» **SOURCE EXTRACT**:
Lost in the back and forth of negotiations regarding another coronavirus relief package is a growing focus forming in Congress on cannabis legalization.
Before criticism from Republicans caused Democrats in the House to delay a September vote on the Marijuana Opportunity Reinvestment and Expungement (MORE) Act, which would legalize cannabis at a federal level and expunge the records of certain cannabis offenders, policy makers were increasingly realizing the disproportionate economic impact imposed on communities of color.
Despite roughly equal reported cannabis use across racial groups, a study by the American Civil Liberties Union shows Black Americans are more than 3.6 times more likely than white people to be arrested for marijuana possession. That simple stat can have incredible and lasting consequences for economic gaps among racial groups, according to Wes Moore, the chief executive of New York City-based philanthropic organization Robin Hood Foundation.
“I think that we still very much have policies that are both putting people and keeping people in poverty. And frankly, we have policies that are actually increasing the type of gaps that we see,” Moore said at the Yahoo Finance All Market Summit. “We have seen how cannabis and the war on cannabis have had this not just disproportionate, but disastrous impact on communities of color.”
Moore, who is also a board member at Chicago-based cannabis company Green Thumb Industries, points to a recent study investigating how imprisonment and convictions can reduce earnings potential. Data from the Brennan Center shows people who have spent time in prison suffer the greatest losses, with subsequent annual earnings falling by an average of 52%. Even people convicted of a misdemeanor without serving prison time see their annual earnings reduced by an average of 16%. While white offenders eventually see a recovery in earnings, Blacks and Latinos experience a flat earnings trajectory.
“They suffer lifetime earning losses of $358,000 and $511,000, respectively,” Moore said. That’s more “than their white counterparts who have lost at around $260,000. These are massive disparities, when we're talking about people who are there for the exact same issues.”
‘A real moonshot opportunity for wealth creation’
That disparity for convicted cannabis offenders could be wiped out with the expungements offered through the MORE Act, but recent states have also shown what more cannabis legalization can offer to help close the wealth gap. In Illinois, which became the eleventh state to legalize the sale of cannabis, a portion of cannabis tax revenues are redistributed to communities suffering the worst lingering consequences of a drug war.

» **INPUT DATA**:
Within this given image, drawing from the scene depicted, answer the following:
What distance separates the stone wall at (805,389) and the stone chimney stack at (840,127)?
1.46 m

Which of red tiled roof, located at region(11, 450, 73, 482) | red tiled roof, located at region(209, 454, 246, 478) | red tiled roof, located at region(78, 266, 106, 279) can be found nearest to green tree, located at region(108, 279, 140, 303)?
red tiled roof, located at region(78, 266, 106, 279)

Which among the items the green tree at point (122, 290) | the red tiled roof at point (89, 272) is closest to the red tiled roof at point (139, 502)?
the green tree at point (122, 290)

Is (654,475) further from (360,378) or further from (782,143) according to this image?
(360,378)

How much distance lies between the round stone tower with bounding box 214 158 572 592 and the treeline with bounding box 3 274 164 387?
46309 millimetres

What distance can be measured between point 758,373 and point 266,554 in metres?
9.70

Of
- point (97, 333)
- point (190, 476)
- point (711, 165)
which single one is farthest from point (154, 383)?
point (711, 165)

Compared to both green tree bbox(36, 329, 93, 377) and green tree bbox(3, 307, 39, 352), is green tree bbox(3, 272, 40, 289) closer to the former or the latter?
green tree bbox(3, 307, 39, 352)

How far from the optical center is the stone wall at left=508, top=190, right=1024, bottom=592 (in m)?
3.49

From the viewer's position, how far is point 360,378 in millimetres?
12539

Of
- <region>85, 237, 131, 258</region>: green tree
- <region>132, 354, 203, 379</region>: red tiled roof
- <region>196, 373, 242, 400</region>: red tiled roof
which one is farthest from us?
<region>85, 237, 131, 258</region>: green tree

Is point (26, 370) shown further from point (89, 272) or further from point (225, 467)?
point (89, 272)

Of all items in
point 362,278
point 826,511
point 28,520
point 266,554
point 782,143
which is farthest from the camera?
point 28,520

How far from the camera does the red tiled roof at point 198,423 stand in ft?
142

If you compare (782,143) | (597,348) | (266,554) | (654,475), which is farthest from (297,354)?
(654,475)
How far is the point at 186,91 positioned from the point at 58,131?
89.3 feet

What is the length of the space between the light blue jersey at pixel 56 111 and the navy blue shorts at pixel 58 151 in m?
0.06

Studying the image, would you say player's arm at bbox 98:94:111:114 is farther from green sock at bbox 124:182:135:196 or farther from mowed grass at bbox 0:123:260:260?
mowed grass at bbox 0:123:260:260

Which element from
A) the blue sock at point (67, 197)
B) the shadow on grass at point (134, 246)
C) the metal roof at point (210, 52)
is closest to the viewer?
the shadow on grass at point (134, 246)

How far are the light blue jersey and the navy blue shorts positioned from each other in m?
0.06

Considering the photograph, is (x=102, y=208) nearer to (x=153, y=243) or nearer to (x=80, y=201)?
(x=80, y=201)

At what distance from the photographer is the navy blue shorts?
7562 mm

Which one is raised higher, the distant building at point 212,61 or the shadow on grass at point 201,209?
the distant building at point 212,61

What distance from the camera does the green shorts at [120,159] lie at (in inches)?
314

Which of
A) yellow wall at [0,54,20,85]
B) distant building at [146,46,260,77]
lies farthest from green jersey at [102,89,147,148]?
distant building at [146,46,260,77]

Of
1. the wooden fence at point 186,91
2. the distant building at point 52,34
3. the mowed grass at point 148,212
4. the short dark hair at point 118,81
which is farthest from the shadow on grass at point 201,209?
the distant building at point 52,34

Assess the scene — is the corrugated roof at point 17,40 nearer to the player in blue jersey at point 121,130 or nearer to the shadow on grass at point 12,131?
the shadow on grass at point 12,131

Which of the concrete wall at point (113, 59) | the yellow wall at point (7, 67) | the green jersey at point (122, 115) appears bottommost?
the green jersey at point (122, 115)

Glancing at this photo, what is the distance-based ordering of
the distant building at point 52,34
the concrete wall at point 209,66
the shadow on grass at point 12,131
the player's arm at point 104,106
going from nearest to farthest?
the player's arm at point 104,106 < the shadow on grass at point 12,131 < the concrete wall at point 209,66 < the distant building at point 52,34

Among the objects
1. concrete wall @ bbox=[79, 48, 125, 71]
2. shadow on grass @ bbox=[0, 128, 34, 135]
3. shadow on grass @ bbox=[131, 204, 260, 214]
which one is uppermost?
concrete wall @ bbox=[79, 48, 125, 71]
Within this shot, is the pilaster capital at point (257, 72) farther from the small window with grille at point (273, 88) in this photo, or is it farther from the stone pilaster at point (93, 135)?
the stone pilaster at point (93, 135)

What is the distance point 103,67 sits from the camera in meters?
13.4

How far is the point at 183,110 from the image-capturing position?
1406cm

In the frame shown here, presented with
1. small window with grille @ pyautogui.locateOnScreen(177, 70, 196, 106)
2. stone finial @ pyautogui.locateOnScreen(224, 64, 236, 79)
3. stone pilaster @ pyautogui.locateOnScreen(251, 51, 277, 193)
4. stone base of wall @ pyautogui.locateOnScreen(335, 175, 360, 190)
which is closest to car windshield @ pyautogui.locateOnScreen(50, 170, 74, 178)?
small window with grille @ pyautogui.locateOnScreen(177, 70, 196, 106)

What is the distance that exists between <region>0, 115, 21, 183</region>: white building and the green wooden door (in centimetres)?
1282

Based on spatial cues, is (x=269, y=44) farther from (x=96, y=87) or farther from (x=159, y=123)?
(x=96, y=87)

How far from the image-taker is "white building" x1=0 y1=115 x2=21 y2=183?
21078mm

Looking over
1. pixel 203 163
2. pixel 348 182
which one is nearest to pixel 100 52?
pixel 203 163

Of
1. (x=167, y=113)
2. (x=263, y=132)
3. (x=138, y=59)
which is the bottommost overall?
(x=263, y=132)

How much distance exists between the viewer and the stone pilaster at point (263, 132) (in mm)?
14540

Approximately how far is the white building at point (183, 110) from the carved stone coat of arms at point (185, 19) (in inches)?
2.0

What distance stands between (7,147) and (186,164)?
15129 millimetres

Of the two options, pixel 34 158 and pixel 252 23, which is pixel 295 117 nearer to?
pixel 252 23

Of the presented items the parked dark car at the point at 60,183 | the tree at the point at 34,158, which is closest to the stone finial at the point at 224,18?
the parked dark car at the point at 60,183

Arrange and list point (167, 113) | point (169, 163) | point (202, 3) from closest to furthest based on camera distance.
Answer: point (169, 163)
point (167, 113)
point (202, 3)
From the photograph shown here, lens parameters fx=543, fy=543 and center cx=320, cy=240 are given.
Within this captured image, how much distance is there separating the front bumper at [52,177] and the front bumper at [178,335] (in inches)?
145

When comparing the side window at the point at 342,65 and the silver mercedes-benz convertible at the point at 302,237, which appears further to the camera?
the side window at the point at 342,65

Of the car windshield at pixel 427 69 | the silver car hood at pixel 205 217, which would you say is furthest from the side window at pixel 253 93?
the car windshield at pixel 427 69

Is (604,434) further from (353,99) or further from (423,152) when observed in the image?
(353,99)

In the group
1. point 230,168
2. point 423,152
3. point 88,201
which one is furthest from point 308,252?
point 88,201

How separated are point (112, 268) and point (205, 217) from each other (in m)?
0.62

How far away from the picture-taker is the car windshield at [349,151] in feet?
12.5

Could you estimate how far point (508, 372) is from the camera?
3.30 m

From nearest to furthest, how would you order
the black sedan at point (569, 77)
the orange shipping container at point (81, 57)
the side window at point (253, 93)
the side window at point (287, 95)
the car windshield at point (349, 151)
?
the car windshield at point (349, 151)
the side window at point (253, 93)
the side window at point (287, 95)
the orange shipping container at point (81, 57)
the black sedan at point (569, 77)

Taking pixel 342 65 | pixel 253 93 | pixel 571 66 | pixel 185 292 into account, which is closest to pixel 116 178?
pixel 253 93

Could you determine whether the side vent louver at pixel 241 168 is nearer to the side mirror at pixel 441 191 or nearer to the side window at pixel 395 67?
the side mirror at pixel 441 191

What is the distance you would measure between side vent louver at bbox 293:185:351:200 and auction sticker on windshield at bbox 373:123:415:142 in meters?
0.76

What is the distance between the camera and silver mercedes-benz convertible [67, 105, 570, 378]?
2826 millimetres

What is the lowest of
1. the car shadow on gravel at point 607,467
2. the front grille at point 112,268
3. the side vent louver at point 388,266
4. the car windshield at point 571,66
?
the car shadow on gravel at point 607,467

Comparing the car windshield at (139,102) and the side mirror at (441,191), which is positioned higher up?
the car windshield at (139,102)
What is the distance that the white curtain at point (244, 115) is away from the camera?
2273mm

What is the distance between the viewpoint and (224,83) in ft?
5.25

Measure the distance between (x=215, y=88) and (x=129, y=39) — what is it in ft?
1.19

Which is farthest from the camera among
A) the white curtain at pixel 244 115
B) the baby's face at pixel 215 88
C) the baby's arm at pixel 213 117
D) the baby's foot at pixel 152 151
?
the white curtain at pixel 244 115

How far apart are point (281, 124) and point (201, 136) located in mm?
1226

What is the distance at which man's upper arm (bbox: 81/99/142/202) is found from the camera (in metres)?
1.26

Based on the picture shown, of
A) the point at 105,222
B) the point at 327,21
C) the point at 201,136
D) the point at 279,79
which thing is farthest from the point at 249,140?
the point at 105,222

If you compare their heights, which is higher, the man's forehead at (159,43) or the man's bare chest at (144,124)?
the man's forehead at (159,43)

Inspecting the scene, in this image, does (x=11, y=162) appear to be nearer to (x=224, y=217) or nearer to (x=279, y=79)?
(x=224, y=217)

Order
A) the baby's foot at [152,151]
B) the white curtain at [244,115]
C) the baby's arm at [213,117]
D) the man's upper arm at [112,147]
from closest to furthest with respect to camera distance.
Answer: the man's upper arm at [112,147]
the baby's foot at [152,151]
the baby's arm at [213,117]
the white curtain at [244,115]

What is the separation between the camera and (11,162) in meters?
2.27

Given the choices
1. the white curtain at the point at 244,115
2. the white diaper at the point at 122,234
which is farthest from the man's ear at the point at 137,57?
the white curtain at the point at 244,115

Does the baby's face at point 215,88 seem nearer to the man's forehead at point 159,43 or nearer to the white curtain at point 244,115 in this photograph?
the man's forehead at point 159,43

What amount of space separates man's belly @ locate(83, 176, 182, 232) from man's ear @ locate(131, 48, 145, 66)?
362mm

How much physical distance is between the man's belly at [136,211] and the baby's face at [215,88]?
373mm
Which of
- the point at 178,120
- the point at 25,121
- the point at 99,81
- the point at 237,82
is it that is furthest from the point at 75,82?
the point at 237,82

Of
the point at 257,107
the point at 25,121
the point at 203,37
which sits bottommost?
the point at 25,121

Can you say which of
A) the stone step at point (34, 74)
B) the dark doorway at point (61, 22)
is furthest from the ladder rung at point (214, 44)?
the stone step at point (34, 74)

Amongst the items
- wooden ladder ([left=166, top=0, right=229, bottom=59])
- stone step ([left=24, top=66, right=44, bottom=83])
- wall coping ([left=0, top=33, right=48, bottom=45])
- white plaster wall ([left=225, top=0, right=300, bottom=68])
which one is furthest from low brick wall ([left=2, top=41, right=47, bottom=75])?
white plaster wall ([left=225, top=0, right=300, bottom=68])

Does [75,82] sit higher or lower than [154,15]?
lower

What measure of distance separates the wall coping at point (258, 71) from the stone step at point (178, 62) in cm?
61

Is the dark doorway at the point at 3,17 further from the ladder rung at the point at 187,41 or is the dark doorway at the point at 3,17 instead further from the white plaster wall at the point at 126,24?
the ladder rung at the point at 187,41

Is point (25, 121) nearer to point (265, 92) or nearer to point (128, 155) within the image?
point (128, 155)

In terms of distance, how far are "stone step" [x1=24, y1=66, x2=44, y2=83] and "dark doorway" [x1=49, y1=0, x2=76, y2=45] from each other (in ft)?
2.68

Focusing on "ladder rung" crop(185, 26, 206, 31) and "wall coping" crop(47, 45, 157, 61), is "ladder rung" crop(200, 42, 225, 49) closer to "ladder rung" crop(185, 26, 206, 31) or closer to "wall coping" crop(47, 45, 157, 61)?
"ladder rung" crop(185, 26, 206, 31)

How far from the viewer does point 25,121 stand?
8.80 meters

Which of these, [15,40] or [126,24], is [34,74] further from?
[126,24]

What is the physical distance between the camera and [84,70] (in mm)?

» **EXERCISE SET**:
A. From the article on cannabis legalization, list each lifetime earnings loss that Moore cites, together with the group it applies to.
B. According to the article on cannabis legalization, why did House Democrats delay the September vote on the MORE Act?
C. In the article on cannabis legalization, which state became the eleventh to legalize the sale of cannabis?

» **TASK RESULTS**:
A.
- Black offenders: $358,000
- Latino offenders: $511,000
- White offenders: around $260,000

B. House Democrats delayed the September vote because of criticism from Republicans.

C. Illinois